While most prefer to have turf or large beds of sun loving perennials, it is sometimes necessary to have large areas of sun loving groundcovers. If you have a steep slope that cannot be mowed, or if you do not like turf and would rather have groundcover in between beds of flowers, then these work best here.
Virginia Sweetspire (Itea virginica) is a quick spreading, shrubby groundcover. While this shrub is most often used in mass plantings or for its fall color, it makes an excellent groundcover. It grows 3 to 6 feet tall and spreads quickly from rhizomes. Virginia sweetspire produces fragrant, white blooms in mid spring that are visited by bees. Fall color is excellent, red to orange. It is very adaptable to both drought and wet periods.
Lilyturf (Liriope muscari) can be grown is shade or sun as a quick spreading groundcover. This groundcover is semi-evergreen, but is recommended to be cut back in the spring for new growth. It grows 8 to 12 inches tall and spreads quickly by rhizomes. Purple flower spikes emerge in summer for an added bonus.
Lamb’s Ears (Stachys byzantina) is a soft textured, silver leafed groundcover. The soft leaves are great in a children’s garden for feeling or welcome in both shade and sun locations. It grows 6 to 12 inches tall and spreads via runners and seed. The silvery leaves are semi-evergreen and need to be cut back or raked in the spring to renew growth. It is very drought tolerant.
There are many groundcovers available to the consumer, these are just a few. Call Grimm’s Gardens for more information on what groundcovers are best for your yard and garden.

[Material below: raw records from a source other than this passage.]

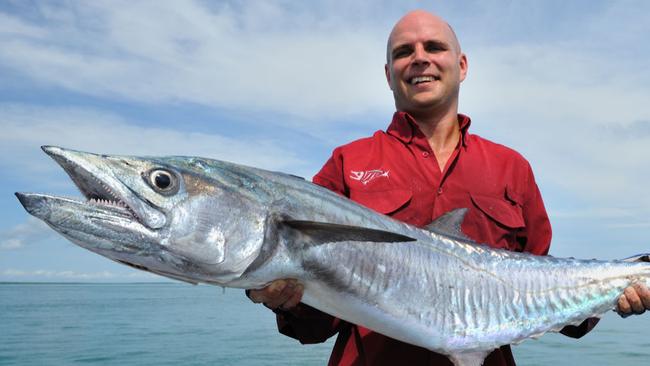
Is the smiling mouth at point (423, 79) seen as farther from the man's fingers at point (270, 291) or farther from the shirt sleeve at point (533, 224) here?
the man's fingers at point (270, 291)

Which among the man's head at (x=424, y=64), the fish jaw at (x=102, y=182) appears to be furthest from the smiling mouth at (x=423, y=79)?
the fish jaw at (x=102, y=182)

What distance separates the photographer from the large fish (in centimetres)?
263

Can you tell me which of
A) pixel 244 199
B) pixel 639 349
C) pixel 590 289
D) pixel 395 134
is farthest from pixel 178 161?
pixel 639 349

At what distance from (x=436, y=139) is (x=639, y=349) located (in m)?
25.9

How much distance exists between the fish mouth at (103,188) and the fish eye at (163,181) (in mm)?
93

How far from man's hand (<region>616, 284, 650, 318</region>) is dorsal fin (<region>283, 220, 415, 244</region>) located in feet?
5.71

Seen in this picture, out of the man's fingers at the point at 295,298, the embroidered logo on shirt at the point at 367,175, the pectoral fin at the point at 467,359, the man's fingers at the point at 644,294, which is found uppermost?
the embroidered logo on shirt at the point at 367,175

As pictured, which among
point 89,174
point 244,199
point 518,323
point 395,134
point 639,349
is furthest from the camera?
point 639,349

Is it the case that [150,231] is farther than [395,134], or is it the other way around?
[395,134]

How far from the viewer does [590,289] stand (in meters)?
3.75

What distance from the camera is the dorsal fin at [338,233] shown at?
288cm

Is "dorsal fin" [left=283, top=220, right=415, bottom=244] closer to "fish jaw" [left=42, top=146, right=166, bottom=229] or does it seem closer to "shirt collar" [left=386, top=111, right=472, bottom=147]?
"fish jaw" [left=42, top=146, right=166, bottom=229]

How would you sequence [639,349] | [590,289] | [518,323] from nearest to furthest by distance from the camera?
[518,323] < [590,289] < [639,349]

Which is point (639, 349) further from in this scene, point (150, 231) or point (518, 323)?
point (150, 231)
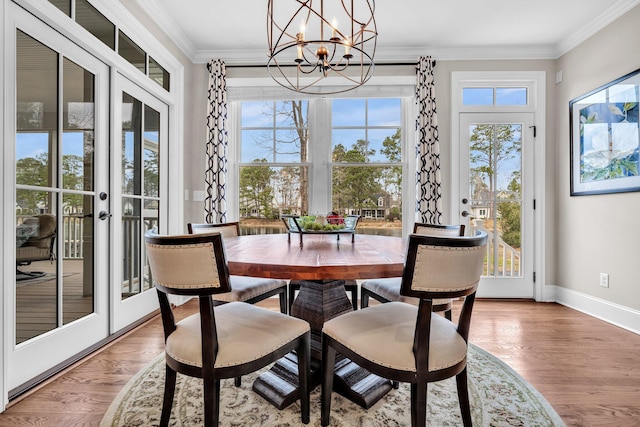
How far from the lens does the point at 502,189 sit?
348cm

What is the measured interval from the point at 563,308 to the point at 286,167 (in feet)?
10.3

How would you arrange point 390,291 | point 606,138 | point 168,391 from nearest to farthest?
point 168,391
point 390,291
point 606,138

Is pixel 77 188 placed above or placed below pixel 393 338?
above

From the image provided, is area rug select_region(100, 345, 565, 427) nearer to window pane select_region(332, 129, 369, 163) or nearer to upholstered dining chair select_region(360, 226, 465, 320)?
upholstered dining chair select_region(360, 226, 465, 320)

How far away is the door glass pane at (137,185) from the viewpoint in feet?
8.50

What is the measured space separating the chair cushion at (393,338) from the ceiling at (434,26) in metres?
2.55

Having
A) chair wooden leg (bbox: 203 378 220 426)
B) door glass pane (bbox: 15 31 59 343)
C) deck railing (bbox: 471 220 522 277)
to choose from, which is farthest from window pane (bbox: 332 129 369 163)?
chair wooden leg (bbox: 203 378 220 426)

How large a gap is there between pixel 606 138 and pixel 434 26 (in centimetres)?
179

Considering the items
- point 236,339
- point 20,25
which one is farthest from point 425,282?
point 20,25

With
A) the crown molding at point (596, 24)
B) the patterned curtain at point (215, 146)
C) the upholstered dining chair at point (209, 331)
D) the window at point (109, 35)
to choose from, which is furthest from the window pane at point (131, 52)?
the crown molding at point (596, 24)

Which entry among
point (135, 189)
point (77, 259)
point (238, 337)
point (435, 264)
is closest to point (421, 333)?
point (435, 264)

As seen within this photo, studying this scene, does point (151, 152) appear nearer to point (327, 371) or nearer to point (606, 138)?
point (327, 371)

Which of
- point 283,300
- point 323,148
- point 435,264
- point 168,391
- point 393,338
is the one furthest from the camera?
point 323,148

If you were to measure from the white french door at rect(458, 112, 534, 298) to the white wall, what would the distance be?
278 millimetres
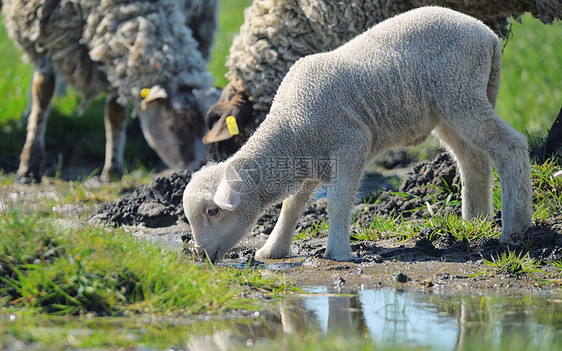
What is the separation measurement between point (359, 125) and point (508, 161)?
2.99ft

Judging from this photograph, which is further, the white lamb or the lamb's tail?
the lamb's tail

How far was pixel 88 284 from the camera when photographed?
3.66 metres

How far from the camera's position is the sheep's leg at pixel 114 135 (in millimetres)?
9336

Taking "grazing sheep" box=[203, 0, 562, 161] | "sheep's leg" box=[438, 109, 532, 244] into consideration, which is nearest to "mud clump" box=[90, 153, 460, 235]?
"grazing sheep" box=[203, 0, 562, 161]

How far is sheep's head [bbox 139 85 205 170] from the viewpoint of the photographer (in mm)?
8008

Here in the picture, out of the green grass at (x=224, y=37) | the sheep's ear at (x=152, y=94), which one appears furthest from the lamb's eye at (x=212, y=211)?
the green grass at (x=224, y=37)

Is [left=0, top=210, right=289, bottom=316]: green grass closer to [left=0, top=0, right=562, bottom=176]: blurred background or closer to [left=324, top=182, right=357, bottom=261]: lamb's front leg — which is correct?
[left=324, top=182, right=357, bottom=261]: lamb's front leg

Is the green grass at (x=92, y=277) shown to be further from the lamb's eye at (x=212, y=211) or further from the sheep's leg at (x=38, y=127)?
the sheep's leg at (x=38, y=127)

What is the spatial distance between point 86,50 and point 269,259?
15.0 feet

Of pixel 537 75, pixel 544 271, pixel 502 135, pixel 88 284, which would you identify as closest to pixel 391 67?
pixel 502 135

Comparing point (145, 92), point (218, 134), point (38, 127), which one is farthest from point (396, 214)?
point (38, 127)

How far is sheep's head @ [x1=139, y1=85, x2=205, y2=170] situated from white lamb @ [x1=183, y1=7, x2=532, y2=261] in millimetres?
2974

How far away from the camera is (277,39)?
6887 mm

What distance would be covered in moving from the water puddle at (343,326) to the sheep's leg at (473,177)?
145 centimetres
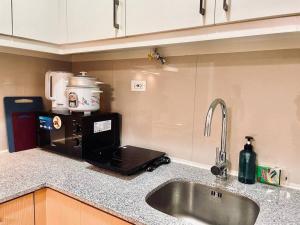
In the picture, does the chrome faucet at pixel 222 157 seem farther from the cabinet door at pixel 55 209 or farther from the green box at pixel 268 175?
the cabinet door at pixel 55 209

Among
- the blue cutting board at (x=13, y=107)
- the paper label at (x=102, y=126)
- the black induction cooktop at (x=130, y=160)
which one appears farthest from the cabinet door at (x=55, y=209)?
the blue cutting board at (x=13, y=107)

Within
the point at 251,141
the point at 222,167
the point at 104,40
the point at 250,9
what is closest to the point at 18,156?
the point at 104,40

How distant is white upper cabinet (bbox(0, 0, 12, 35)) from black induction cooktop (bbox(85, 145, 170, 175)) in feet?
2.48

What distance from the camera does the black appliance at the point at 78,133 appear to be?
1271mm

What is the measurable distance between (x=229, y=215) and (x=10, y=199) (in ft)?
3.07

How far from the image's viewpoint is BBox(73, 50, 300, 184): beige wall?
101 cm

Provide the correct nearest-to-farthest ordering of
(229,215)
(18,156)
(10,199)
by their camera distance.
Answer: (10,199)
(229,215)
(18,156)

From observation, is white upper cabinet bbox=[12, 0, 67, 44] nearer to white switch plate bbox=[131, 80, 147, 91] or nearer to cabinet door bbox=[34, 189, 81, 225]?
white switch plate bbox=[131, 80, 147, 91]

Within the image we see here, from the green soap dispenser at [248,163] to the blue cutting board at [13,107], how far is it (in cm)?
132

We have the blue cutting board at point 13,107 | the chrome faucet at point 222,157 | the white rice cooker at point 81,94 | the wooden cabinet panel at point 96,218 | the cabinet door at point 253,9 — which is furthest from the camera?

2 thoughts on “Groundcovers for the Garden”
While gooseneck loosestrife is a handsome plant, it is aggressively invasive. May not be in all regions, but here in New England is is impossible to keep under control.
Thank you for reading our blog! It is good to see people from across the country reading our work. This article and is geared for the Central Great Plains states of Kansas, Nebraska, and Missouri, but it is nice to learn about how plants grow in other parts of the country. Here, gooseneck loosestrife is a slow groundcover, not invasive at all.